• **Excerpted text**
WALKABLE CITIES
The idea has some appeal. It is pleasant to think of families living close together, in apartments, townhouses, or single dwellings on small lots. They could walk to work, to school and to play. They could buy what they need at small, friendly shops instead of big box stores. The so-called new urbanism communities tend to conform to this pattern.
However, there are certain limitations. The small shops cannot compete with the prices that the big stores can offer. That is why little shops keep disappearing and why we often hear that Wal-Mart, etc. are driving them out. However, it is obvious from the amount of business done by the big stores that a lot of people opt for low prices instead of quaint shops. The result is that the new urban communities are usually luxurious and expensive.
The continuing abandonment of downtown retailing in Ann Arbor, despite the building of significant additions to the nearby housing stock and the plans for a lot more, suggests that walking to everything, or even to most things, is not a goal for very many people. But that is not a reason to ignore possibilities to increase walkability and thus make better use of land while reducing traffic congestion.
There is an opportunity that has been little noticed. There are a number of huge stores in the area with enormous parking lots. Under Michigan law, the owners of these properties own them all the way up to the sky. However, only the bottom 30 feet or so is in use. The rest sits up there doing nothing, as if it were an abandoned farm.
Supposing that several stories of apartments were constructed above part of the parking lots; perhaps an office building or two in addition. Think of the goods and services that would be close at hand if such development took place at a Meijer store.

• **Given records**
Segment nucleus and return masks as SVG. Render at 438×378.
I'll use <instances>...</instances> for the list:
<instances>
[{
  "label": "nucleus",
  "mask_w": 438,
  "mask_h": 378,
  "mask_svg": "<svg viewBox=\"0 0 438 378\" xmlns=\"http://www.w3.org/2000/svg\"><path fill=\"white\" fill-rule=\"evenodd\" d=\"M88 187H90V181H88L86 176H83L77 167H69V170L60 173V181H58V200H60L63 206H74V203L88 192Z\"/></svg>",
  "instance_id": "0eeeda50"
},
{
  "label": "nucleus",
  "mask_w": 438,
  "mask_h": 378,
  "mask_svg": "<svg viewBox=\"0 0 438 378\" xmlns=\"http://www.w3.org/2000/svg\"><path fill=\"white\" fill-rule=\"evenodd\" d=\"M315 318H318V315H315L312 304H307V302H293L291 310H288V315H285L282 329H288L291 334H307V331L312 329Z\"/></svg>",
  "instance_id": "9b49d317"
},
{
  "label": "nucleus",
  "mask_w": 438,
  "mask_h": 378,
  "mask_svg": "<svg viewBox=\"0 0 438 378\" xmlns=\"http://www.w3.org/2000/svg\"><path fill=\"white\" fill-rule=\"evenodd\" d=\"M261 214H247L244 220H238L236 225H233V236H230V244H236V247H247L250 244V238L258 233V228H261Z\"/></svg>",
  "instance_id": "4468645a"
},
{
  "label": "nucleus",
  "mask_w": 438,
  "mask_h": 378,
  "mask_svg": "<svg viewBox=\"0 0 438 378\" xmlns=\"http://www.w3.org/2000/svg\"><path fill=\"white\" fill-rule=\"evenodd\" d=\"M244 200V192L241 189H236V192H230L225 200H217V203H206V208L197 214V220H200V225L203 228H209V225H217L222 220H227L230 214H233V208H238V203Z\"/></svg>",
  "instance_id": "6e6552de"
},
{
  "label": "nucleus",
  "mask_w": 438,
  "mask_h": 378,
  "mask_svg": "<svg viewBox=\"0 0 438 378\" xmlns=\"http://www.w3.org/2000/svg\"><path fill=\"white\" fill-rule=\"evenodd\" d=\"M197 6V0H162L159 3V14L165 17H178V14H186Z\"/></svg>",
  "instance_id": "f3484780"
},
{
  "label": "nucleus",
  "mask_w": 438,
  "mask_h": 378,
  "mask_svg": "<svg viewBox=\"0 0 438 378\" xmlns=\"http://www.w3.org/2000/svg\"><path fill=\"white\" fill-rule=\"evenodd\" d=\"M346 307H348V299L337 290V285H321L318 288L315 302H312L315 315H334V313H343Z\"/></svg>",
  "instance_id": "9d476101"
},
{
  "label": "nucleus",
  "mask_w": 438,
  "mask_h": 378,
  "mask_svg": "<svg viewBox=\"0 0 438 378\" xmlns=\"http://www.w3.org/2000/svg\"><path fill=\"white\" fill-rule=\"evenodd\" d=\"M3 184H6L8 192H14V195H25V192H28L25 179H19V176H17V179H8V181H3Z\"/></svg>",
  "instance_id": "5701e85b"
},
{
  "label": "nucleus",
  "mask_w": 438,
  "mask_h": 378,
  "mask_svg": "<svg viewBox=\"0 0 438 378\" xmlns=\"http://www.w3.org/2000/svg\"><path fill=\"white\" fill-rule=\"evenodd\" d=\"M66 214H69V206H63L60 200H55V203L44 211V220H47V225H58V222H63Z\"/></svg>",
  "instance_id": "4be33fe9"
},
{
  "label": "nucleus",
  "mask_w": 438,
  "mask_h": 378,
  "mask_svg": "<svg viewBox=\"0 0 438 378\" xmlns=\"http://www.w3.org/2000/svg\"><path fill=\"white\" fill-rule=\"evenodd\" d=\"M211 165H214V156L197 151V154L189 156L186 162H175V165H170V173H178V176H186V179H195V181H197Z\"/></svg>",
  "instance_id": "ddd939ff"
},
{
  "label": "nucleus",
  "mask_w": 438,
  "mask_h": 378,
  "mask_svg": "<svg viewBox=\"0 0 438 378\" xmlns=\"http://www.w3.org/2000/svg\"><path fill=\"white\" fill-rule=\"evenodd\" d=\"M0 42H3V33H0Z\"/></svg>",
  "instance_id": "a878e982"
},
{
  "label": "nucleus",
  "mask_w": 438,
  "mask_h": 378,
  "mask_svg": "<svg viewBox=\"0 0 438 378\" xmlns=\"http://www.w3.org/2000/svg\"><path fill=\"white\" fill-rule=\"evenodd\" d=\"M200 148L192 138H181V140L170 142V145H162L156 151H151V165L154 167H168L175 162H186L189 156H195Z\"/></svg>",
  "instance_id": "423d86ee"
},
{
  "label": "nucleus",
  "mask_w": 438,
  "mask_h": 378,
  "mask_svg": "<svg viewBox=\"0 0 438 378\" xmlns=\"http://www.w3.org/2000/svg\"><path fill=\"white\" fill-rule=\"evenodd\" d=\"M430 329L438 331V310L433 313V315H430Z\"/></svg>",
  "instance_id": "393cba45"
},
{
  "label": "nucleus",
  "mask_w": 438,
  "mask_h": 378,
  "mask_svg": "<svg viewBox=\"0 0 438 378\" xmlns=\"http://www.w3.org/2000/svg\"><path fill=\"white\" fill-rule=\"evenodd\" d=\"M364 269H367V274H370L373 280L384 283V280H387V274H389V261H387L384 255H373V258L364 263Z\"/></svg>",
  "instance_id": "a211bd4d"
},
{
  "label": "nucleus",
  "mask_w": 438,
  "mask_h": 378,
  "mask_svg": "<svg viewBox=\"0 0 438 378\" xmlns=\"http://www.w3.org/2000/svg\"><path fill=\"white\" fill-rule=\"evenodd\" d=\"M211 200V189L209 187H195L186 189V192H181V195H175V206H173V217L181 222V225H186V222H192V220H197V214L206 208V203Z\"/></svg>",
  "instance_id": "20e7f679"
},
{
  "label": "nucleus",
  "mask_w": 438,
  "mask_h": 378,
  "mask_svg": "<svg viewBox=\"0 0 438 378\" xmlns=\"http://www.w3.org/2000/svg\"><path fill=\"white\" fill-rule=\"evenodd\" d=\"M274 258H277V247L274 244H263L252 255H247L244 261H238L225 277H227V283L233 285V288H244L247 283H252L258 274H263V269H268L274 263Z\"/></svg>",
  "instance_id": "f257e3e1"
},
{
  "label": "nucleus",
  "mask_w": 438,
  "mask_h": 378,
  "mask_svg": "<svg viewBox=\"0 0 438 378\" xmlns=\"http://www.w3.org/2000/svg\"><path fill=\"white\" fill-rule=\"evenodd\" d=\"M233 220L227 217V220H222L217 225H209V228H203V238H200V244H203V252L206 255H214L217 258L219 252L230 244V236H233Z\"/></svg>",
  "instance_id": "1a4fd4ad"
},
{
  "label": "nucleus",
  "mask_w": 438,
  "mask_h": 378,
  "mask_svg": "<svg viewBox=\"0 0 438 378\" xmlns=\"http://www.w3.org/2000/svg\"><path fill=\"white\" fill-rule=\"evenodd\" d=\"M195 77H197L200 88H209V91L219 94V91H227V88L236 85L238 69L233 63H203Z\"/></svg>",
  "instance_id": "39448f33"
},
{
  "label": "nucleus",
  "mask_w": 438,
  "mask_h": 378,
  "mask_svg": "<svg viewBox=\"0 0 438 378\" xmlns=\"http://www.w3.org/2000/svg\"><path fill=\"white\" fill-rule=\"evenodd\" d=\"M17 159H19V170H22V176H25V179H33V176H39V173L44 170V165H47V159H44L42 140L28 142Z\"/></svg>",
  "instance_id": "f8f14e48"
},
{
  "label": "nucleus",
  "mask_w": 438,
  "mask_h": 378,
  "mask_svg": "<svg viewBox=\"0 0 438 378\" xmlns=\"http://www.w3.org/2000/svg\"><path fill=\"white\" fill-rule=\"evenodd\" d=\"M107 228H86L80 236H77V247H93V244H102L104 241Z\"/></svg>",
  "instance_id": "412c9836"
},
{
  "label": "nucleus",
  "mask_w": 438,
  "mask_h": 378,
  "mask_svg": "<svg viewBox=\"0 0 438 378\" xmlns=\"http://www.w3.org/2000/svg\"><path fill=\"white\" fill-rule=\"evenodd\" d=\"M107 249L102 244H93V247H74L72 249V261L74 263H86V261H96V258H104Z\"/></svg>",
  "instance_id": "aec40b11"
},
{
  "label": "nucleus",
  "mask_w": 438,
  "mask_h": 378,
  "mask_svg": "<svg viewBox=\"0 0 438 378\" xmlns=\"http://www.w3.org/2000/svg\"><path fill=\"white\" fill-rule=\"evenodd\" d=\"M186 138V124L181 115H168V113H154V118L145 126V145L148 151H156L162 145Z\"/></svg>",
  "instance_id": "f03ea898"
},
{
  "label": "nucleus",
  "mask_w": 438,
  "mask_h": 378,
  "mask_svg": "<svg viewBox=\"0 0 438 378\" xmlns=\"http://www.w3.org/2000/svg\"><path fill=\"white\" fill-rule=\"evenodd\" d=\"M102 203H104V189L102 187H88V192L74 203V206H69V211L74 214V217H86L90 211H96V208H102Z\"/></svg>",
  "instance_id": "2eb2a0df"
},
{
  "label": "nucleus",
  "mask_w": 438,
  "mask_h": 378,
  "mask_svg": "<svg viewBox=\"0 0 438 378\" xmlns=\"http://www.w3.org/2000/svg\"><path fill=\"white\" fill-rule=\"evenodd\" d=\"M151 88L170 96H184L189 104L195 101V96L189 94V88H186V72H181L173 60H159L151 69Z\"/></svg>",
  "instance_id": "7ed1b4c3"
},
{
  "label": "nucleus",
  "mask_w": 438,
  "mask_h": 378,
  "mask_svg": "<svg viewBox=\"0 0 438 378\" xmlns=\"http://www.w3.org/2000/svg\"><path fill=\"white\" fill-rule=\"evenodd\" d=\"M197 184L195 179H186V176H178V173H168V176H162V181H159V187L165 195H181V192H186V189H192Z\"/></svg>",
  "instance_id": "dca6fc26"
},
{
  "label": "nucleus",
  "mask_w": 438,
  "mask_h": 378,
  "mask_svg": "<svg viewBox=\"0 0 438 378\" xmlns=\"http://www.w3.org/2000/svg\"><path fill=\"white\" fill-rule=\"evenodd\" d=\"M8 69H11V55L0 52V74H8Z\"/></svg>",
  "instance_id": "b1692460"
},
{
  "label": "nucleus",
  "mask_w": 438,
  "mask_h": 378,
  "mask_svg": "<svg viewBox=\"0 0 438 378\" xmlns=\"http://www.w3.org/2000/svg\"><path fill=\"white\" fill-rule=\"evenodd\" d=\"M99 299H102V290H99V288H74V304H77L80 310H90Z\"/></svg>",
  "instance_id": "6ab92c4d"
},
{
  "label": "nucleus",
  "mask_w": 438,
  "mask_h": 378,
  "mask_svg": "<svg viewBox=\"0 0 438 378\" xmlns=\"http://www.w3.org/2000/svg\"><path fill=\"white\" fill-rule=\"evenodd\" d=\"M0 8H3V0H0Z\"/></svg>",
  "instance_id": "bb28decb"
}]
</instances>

• **Task**
Continue the essay on walkable cities, starting after its final sentence. The entries are not needed for this work.

• **Exercise output**
It has been done. In Malmo, Sweden, I checked out Caroli City, a shopping center with 6 stories of apartments built right up tight against it except in one corner where there is a parking structure. The shopping center has a partly green roof that serves as park and playground for the residents of the apartments.
Not bad. But later I visited Caracas, Venezuela. Gas was going for 13 cents a gallon and people were driving big cars all over. Some, however, could largely avoid autoaggression. They lived in Parque Central, in the heart of town. This consists of a 3 story shopping center equipped with a movie theatre, church, park, and the Caracas Hilton Hotel. There were several 30 story apartment houses and office towers of 40 stories or more. Some of these towers were connected by enclosed footbridges about 30 stories up. There was a parking structure along one side of the shopping center but, as in Caroli City, no surface parking lots.
Take a look at a few of the towers of Parque Central and think about it.